Sie ging die Pläne für den restlichen Tag noch einmal durch.

Alle würden nun ein wenig Zeit in ihren Räumen verbringen und sich von der Reise erholen. Als Nächstes das Abendessen, aber sie hatte schon dafür gesorgt, dass sie und der Marquis an den gegenüberliegenden Enden des Tisches saßen. Danach Musik und Kartenspiele, um alle zu beschäftigen, was es ihr ermöglichen würde, ihm aus dem Weg zu gehen.

Morgen war die Hochzeit. Alles würde gut gehen ...

Ein plötzliches Kreischen ertönte.

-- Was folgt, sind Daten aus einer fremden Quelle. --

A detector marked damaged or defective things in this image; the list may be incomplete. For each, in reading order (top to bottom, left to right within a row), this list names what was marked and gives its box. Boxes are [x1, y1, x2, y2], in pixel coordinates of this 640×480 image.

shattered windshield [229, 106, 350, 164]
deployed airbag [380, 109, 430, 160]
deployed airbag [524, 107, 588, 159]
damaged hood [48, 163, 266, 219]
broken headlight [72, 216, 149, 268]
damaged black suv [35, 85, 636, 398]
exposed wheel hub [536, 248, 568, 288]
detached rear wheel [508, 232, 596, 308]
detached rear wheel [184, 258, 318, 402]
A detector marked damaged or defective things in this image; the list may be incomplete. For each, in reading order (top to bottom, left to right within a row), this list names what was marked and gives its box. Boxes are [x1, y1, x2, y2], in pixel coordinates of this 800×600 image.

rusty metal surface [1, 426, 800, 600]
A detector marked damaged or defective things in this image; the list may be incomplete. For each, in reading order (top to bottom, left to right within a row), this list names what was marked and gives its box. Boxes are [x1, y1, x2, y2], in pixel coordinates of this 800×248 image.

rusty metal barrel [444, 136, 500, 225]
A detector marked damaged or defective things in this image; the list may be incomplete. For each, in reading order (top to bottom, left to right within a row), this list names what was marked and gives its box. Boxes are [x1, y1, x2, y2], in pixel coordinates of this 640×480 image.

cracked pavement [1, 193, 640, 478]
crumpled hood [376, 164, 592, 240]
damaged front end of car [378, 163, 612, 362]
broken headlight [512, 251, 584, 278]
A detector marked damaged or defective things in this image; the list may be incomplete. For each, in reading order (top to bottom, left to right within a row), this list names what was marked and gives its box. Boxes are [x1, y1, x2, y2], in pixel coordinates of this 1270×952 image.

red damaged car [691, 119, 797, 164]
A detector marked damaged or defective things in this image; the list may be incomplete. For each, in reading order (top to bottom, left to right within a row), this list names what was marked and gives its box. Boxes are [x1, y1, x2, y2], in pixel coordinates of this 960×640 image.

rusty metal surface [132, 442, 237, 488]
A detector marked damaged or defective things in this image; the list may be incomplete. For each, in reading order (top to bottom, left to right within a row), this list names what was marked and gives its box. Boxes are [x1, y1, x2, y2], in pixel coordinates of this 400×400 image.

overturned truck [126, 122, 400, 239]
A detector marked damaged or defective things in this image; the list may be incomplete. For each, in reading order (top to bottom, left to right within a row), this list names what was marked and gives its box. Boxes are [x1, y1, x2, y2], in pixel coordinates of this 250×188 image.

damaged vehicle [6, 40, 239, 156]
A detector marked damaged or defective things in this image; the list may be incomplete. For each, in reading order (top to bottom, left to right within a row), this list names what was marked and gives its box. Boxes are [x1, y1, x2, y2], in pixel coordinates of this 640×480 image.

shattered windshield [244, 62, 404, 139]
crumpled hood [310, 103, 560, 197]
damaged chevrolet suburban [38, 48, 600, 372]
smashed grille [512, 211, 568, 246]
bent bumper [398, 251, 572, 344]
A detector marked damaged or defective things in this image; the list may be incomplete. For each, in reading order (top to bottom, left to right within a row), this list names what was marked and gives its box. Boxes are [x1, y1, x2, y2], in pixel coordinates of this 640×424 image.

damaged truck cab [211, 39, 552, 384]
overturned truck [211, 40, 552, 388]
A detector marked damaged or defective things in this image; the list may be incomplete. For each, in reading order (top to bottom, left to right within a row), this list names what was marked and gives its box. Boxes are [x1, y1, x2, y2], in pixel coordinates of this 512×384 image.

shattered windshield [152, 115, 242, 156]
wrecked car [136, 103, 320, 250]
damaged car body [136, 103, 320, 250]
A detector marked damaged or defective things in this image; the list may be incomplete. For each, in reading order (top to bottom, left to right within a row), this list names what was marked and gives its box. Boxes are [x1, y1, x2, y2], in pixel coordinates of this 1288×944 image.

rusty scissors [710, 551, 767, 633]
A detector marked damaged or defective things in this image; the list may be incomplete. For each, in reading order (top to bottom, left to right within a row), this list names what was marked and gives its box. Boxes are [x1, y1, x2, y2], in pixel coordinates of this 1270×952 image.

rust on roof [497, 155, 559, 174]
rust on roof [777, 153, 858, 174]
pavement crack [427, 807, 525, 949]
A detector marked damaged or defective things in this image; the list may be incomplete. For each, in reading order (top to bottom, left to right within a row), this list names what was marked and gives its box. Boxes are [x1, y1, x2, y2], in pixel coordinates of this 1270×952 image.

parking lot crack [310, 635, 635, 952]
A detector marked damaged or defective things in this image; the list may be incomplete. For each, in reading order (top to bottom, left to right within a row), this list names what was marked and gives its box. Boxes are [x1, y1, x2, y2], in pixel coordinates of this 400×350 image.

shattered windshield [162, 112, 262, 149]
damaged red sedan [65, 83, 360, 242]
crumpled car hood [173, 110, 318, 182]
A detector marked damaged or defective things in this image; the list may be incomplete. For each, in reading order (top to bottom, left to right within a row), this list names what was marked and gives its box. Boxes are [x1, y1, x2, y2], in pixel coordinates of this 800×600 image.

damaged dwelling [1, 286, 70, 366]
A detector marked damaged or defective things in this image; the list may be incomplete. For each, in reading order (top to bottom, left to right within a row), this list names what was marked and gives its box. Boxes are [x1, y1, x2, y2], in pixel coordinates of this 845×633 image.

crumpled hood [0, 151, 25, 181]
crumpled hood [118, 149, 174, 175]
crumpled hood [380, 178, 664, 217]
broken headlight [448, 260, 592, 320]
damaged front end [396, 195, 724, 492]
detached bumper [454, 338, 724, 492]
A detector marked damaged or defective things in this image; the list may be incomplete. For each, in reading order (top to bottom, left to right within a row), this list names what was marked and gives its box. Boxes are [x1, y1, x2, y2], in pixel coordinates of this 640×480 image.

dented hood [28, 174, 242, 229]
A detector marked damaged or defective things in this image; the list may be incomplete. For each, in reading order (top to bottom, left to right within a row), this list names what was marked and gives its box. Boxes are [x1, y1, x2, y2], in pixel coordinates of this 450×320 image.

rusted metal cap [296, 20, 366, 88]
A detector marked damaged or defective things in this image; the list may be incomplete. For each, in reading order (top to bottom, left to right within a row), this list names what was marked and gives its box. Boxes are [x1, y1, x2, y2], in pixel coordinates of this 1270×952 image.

Es wurde von der hohen Decke zurückgeworfen, prallte dann von den Marmorwänden und Säulen ab, um sich mit erneutem Gebrüll zu vermischen.

Der kleine Arthur hatte einen Wutanfall, jene Sorte von unkontrollierbaren Wutanfällen aus Übermüdung, die nicht zum Schweigen gebracht werden konnten.

Das Baby Francis auf dem Arm seines Vaters hatte beschlossen, mit rotem Gesicht in das Kreischen mit einzustimmen. Während Lord Bryght seinen Sohn hastig bei einem der Kindermädchen ablud und ein anderes den sich windenden, brüllenden Arthur entgegennahm und davoneilte, widerstand Diana dem Bedürfnis, sich die Ohren zuzuhalten.

Die Kindermädchen waren mit bemerkenswerter Geschwindigkeit verschwunden. Die besorgten und vielleicht auch verlegenen Eltern eilten hinterher. Das Echo erstarb, und der Frieden kehrte zurück. Die Walgraves liefen mit angespannten Gesichtern die Treppe hinauf.

Wie er vorhergesagt hatte, blieben nur der Marquis und sie übrig.

Diana wollte etwas Unbedeutendes zu ihm sagen, bevor sie entkam, hielt jedoch inne, als sie seinen Gesichtsausdruck sah. „Geht es Euch gut, Mylord?“

Seine anspannte Miene glättete sich, wenngleich er immer noch recht blass wirkte. „Nur ein wenig Kopfschmerzen, das ist alles“, sagte er und fügte mit einem leicht gequälten Lächeln hinzu: „Die Akustik dieses Raumes ist allerdings erstaunlich.“

Diana ertappte sich dabei, wie sie sein Lächeln erwiderte, ein Lächeln, das zu erkennen gab, sie beide seien die einzigen normalen Menschen in einer verrückten Welt.

Oh doch, dies war gefährlich. Hastig ergriff sie die Flucht und rannte zum Arbeitszimmer des Anwesens, wohin ihr kein Gast folgen konnte.

Es schien nicht zu helfen.

Jenes Lächeln hatte offenbar einen gefährlichen, seidenen Faden zwischen ihnen gesponnen, einen Faden, der nicht riss, selbst wenn sie in Sicherheit war und die Tür fest hinter sich geschlossen hatte.